-- start of Data shown --
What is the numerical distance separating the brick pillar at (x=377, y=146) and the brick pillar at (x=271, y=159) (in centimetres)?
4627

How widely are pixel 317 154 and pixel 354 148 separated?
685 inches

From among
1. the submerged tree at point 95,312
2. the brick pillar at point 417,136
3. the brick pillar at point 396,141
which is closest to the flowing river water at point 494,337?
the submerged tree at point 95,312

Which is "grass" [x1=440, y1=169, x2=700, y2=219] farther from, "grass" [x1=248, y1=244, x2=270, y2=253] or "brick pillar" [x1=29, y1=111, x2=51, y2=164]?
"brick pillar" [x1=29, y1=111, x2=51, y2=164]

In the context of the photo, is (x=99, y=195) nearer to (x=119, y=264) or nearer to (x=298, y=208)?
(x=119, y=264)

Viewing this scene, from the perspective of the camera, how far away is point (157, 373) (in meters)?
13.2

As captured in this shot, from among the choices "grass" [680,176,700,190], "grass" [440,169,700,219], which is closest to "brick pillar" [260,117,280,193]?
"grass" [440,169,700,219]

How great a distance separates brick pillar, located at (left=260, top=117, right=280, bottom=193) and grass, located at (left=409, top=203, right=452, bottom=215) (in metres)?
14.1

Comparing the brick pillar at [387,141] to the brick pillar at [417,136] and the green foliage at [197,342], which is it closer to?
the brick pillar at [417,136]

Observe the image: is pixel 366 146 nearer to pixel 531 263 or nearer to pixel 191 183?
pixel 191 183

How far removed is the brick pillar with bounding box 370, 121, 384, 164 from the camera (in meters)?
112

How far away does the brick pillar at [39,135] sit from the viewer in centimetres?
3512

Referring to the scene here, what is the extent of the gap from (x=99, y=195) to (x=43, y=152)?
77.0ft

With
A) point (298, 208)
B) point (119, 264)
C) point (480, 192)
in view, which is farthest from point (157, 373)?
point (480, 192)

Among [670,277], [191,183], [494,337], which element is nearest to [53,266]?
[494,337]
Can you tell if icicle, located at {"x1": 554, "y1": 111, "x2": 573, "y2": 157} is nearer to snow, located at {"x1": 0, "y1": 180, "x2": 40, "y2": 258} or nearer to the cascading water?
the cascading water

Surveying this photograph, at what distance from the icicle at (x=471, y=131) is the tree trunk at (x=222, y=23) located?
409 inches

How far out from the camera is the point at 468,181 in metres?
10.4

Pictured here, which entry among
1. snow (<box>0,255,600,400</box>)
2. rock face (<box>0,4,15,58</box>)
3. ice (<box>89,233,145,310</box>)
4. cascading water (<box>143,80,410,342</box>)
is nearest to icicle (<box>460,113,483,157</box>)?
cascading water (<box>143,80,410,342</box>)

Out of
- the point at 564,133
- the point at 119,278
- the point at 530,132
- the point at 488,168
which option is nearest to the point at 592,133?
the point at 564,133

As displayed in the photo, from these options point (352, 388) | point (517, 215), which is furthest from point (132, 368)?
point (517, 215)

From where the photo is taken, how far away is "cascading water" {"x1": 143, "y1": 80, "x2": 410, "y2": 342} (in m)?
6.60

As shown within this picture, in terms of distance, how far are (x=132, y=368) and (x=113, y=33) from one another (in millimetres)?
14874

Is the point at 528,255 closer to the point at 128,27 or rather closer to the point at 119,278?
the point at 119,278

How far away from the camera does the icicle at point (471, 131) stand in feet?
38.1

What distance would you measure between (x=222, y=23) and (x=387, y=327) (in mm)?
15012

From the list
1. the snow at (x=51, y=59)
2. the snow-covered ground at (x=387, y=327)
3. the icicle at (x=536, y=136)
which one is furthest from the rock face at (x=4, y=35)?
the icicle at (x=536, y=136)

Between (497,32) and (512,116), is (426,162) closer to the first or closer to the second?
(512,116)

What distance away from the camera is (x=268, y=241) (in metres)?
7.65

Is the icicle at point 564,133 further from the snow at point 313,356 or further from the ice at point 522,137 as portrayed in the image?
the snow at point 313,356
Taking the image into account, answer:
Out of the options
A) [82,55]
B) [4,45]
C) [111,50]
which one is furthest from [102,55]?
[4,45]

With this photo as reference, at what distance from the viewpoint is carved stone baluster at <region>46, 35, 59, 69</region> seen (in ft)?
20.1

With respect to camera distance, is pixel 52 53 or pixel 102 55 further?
-- end of Data shown --
- The request -
Copy out all of the lines above word for word.

- Response to the task -
What is the numerical distance separating the brick pillar at (x=377, y=146) and the brick pillar at (x=271, y=159) (in centimetres)?
4627

How widely are pixel 317 154 and pixel 354 148 separated?
685 inches

From among
1. the submerged tree at point 95,312
2. the brick pillar at point 417,136
3. the brick pillar at point 396,141
which is closest to the flowing river water at point 494,337?
the submerged tree at point 95,312

Which is "grass" [x1=440, y1=169, x2=700, y2=219] farther from, "grass" [x1=248, y1=244, x2=270, y2=253] or "brick pillar" [x1=29, y1=111, x2=51, y2=164]?
"brick pillar" [x1=29, y1=111, x2=51, y2=164]

In the context of the photo, is (x=99, y=195) nearer to (x=119, y=264) or nearer to (x=298, y=208)?
(x=119, y=264)

Viewing this scene, from the perspective of the camera, how far away is point (157, 373) (in meters)?
13.2

As captured in this shot, from among the choices "grass" [680,176,700,190], "grass" [440,169,700,219], which is closest to "brick pillar" [260,117,280,193]?
"grass" [440,169,700,219]

How great a distance separates brick pillar, located at (left=260, top=117, right=280, bottom=193) and grass, located at (left=409, top=203, right=452, bottom=215) (in metres)?
14.1

Comparing the brick pillar at [387,141] to the brick pillar at [417,136] and the green foliage at [197,342], which is it closer to?
the brick pillar at [417,136]

Observe the image: is pixel 366 146 nearer to pixel 531 263 or nearer to pixel 191 183?
pixel 191 183

How far removed is the brick pillar with bounding box 370, 121, 384, 164 from the camera (in meters)?
112

How far away does the brick pillar at [39,135] sit from the viewer in centimetres?
3512

Referring to the scene here, what is the extent of the gap from (x=99, y=195) to (x=43, y=152)?
77.0ft

With
A) point (298, 208)
B) point (119, 264)
C) point (480, 192)
in view, which is farthest from point (157, 373)?
point (480, 192)

Among [670,277], [191,183], [494,337], which element is nearest to [53,266]?
[494,337]
Can you tell if icicle, located at {"x1": 554, "y1": 111, "x2": 573, "y2": 157} is nearer to snow, located at {"x1": 0, "y1": 180, "x2": 40, "y2": 258} or nearer to the cascading water?
the cascading water

Surveying this photograph, at what distance from the icicle at (x=471, y=131) is the tree trunk at (x=222, y=23) located?
409 inches

How far out from the camera is the point at 468,181 in metres?
10.4

Pictured here, which entry among
1. snow (<box>0,255,600,400</box>)
2. rock face (<box>0,4,15,58</box>)
3. ice (<box>89,233,145,310</box>)
4. cascading water (<box>143,80,410,342</box>)
is nearest to icicle (<box>460,113,483,157</box>)?
cascading water (<box>143,80,410,342</box>)

Out of
- the point at 564,133
- the point at 119,278
- the point at 530,132
- the point at 488,168
which option is nearest to the point at 592,133?
the point at 564,133

As displayed in the photo, from these options point (352, 388) | point (517, 215), which is furthest from point (132, 368)?
point (517, 215)

From where the photo is taken, how far away is "cascading water" {"x1": 143, "y1": 80, "x2": 410, "y2": 342} (in m)?
6.60

As shown within this picture, in terms of distance, how far are (x=132, y=368) and (x=113, y=33) from one another (in millimetres)?
14874

Is the point at 528,255 closer to the point at 128,27 or rather closer to the point at 119,278?
the point at 119,278

How far away from the camera does the icicle at point (471, 131) stand in feet?
38.1

What distance would you measure between (x=222, y=23) and (x=387, y=327) (in mm)?
15012

From the list
1. the snow at (x=51, y=59)
2. the snow-covered ground at (x=387, y=327)
3. the icicle at (x=536, y=136)
which one is furthest from the rock face at (x=4, y=35)?
the icicle at (x=536, y=136)

Between (497,32) and (512,116), is (426,162) closer to the first or closer to the second?
(512,116)

What distance away from the camera is (x=268, y=241) (in metres)?
7.65

Is the icicle at point 564,133 further from the snow at point 313,356 or further from the ice at point 522,137 as portrayed in the image?
the snow at point 313,356
Taking the image into account, answer:
Out of the options
A) [82,55]
B) [4,45]
C) [111,50]
which one is furthest from [102,55]?
[4,45]

With this photo as reference, at what distance from the viewpoint is carved stone baluster at <region>46, 35, 59, 69</region> seen (in ft)?
20.1

With respect to camera distance, is pixel 52 53 or pixel 102 55 further?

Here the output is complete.